Task details:
Reproduce the passage of the article on Afghan-Pakistani border hostilities starting with "By Hamid Pakteen" and going on through "happen on ground.".

START Text section

Thursday, March 23, 2023

Afghanistan’s new resolve to counter Pakistani hostilities in border areas

By Hamid Pakteen

After suffering from incessant Pakistan hostilities for more than a year, the Taliban regime seems determined to counter Islamabad’s policy of violence against it. Pakistan Army which keeps targeting the tribals living on both sides of Afghanistan-Pakistan border appears bewildered due to an assertive Afghan response to its designs. This has led to an increased firing and violence against the innocent Pashtuns living in bordering areas. Reportedly, the latest such attack took place during first week of October 2022 when the Pak Army resorted to mortar firing across the border. The trigger was movement of some local Afghans from villages near border to the Pakistan side. Afghan side maintains that such movements are within the framework of a bilateral agreement, something which the Pak Army does not like to happen on ground.

END Text section
START Supplied material

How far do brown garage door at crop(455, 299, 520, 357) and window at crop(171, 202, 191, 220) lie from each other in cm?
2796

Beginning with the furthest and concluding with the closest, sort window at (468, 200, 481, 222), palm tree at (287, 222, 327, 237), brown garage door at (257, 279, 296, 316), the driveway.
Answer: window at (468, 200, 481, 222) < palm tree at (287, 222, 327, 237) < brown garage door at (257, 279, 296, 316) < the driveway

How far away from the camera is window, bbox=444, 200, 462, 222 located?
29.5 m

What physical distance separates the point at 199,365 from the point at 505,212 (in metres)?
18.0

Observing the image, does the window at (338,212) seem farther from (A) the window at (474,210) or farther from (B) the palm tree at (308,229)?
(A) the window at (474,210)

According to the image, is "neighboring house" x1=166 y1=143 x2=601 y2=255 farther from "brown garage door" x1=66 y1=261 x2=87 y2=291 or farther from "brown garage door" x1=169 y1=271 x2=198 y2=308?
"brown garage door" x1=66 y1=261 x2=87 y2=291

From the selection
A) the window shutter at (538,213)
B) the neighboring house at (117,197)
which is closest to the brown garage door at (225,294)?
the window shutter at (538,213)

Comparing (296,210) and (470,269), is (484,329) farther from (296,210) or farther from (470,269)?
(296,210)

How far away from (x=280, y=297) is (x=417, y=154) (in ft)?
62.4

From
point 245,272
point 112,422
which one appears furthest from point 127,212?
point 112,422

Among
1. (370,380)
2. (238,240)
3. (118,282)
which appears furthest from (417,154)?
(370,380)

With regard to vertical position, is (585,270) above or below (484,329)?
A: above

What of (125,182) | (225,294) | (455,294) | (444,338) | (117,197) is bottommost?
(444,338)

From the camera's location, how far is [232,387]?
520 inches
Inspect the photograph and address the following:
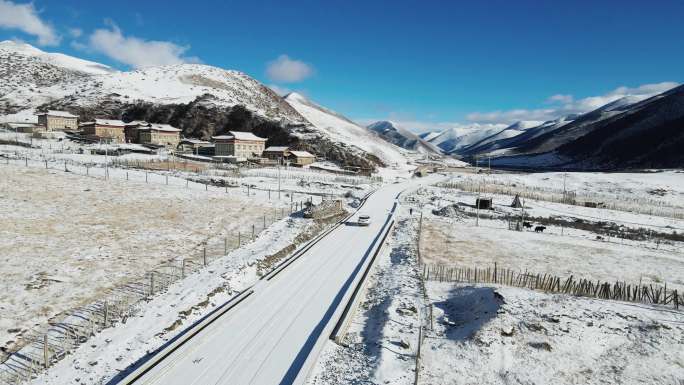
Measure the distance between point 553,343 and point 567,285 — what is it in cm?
797

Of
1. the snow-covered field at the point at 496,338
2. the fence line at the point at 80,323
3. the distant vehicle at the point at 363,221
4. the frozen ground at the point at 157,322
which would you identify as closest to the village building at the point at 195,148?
the distant vehicle at the point at 363,221

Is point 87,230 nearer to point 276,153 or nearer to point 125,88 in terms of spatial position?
point 276,153

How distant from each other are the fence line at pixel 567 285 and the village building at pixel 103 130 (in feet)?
353

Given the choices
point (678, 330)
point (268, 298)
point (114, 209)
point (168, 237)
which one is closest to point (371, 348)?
point (268, 298)

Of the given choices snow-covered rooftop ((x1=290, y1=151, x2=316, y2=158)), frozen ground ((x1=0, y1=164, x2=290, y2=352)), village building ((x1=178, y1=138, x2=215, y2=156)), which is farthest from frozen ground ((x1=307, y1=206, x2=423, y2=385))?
village building ((x1=178, y1=138, x2=215, y2=156))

END Supplied material

Finished exercise:
By Hamid Pakteen

After suffering from incessant Pakistan hostilities for more than a year, the Taliban regime seems determined to counter Islamabad’s policy of violence against it. Pakistan Army which keeps targeting the tribals living on both sides of Afghanistan-Pakistan border appears bewildered due to an assertive Afghan response to its designs. This has led to an increased firing and violence against the innocent Pashtuns living in bordering areas. Reportedly, the latest such attack took place during first week of October 2022 when the Pak Army resorted to mortar firing across the border. The trigger was movement of some local Afghans from villages near border to the Pakistan side. Afghan side maintains that such movements are within the framework of a bilateral agreement, something which the Pak Army does not like to happen on ground.